This section covers the following DDN arrays:
- S2A 8500
- S2A 9500
- S2A 9550
Setting Readahead and MF
For the S2A DDN 8500 storage array, we recommend that you disable readahead. In a 1000-client system, if each client has up to 8 read RPCs in flight, then this is 8 * 1000 * 1 MB = 8 GB of reads in flight. With a DDN cache in the range of 2 to 5 GB (depending on the model), it is unlikely that the LUN-based readahead would have ANY cache hits even if the file data were contiguous on disk (generally, file data is not contiguous). The Multiplication Factor (MF) also influences the readahead; you should disable it.
CLI commands for the DDN are:
cache prefetch=0 cache MF=off
For the S2A 9500 and S2A 9550 DDN storage arrays, we recommend that you use the above commands to disable readahead.
Setting Segment Size
The cache segment size noticeably affects I/O performance. Set the cache segment size differently on the MDT (which does small, random I/O) and on the OST (which does large, contiguous I/O). In customer testing, we have found the optimal values to be 64 KB for the MDT and 1 MB for the OST.
Note: The cache size parameter is common to all LUNs on a single DDN and cannot be changed on a per-LUN basis.
These are CLI commands for the DDN.
- For the MDT LUN:
$ cache size=64 size is in KB, 64, 128, 256, 512, 1024, and 2048. Default 128
- For the OST LUN:
$ cache size=1024
Setting Write-Back Cache
Performance is noticeably improved by running Lustre with write-back cache turned on. However, there is a risk that when the DDN controller crashes you need to run e2fsck. Still, it takes less time than the performance hit from running with the write-back cache turned off.

PROBLEMS TO SOLVE:
• 1. Revise the DDN array tuning guidance starting at "Note: The cache" and ending at "cache turned off.", replacing "DDN controller" with "storage controller".
• 2. Answer these questions from the DDN array tuning guidance:
(a) What cache segment size was found optimal for the MDT?
(b) Which CLI command turns off the Multiplication Factor?
(c) How many gigabytes of reads are in flight in the 1000-client example?
• 3. Extend the DDN array tuning guidance with further text that follows on from its final sentence.

DATA EXCERPT:
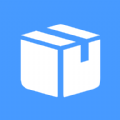 快递搜搜app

LIST OF ANSWERS:
• 1.
Note: The cache size parameter is common to all LUNs on a single DDN and cannot be changed on a per-LUN basis.
These are CLI commands for the DDN.
- For the MDT LUN:
$ cache size=64 size is in KB, 64, 128, 256, 512, 1024, and 2048. Default 128
- For the OST LUN:
$ cache size=1024
Setting Write-Back Cache
Performance is noticeably improved by running Lustre with write-back cache turned on. However, there is a risk that when the storage controller crashes you need to run e2fsck. Still, it takes less time than the performance hit from running with the write-back cache turned off.

• 2.
(a) 64 KB
(b) cache MF=off
(c) 8 GB

• 3.
For increased data security and in failover configurations, you may prefer to run with write-back cache off. However, you might experience performance problems with the small writes during journal flush. In this mode, it is highly beneficial to increase the number of OST service threads option ost ost_num_threads=512 in /etc/modprobe.conf. The OST should have enough RAM (about 1.5 MB /thread is preallocated for I/O buffers). Having more I/O threads allows you to have more I/O requests in flight, waiting for the disk to complete the synchronous write.
You have to decide whether performance is more important than the slight risk of data loss and downtime in case of a hardware/software problem on the DDN.
Note: There is no risk from an OSS/MDS node crashing, only if the DDN itself fails.
Further Tuning tips
Experiences drawn from testing at a large installation:
- separate the EXT3 OST into 2 Luns, one small lun for the EXT3 journal, and one big for the "data"
- since Lustre 1.0.4 we can supply EXT3 mkfs options when we create the OST like -j -J etc... like the following (where /dev/sdj is formatted before as a journal). The journal size should not be larger than about 1GB (262144 4kB blocks) as it can consume up to this amount of RAM on the OSS node per OST.
# mke2fs -O journal_dev -b 4096 /dev/sdj [optional size]in LMC {config}.sh script: ${LMC} --add mds --node io1 --mds iap-mds --dev /dev/sdi --mkfsoptions "-j -J device=/dev/sdj" --failover --group iap-mds |
- Very important: on the S2A 8500, we have proven that we need to create one OST per TIER especially in Write Through (see below an illustration...) This matters if you have 16 Tiers : create 16 OST one Tier each instead of 8 made of 2 Tiers each.
- On the S2A 9500 and 9550, we measured significantly better performance with 2 tiers per LUN.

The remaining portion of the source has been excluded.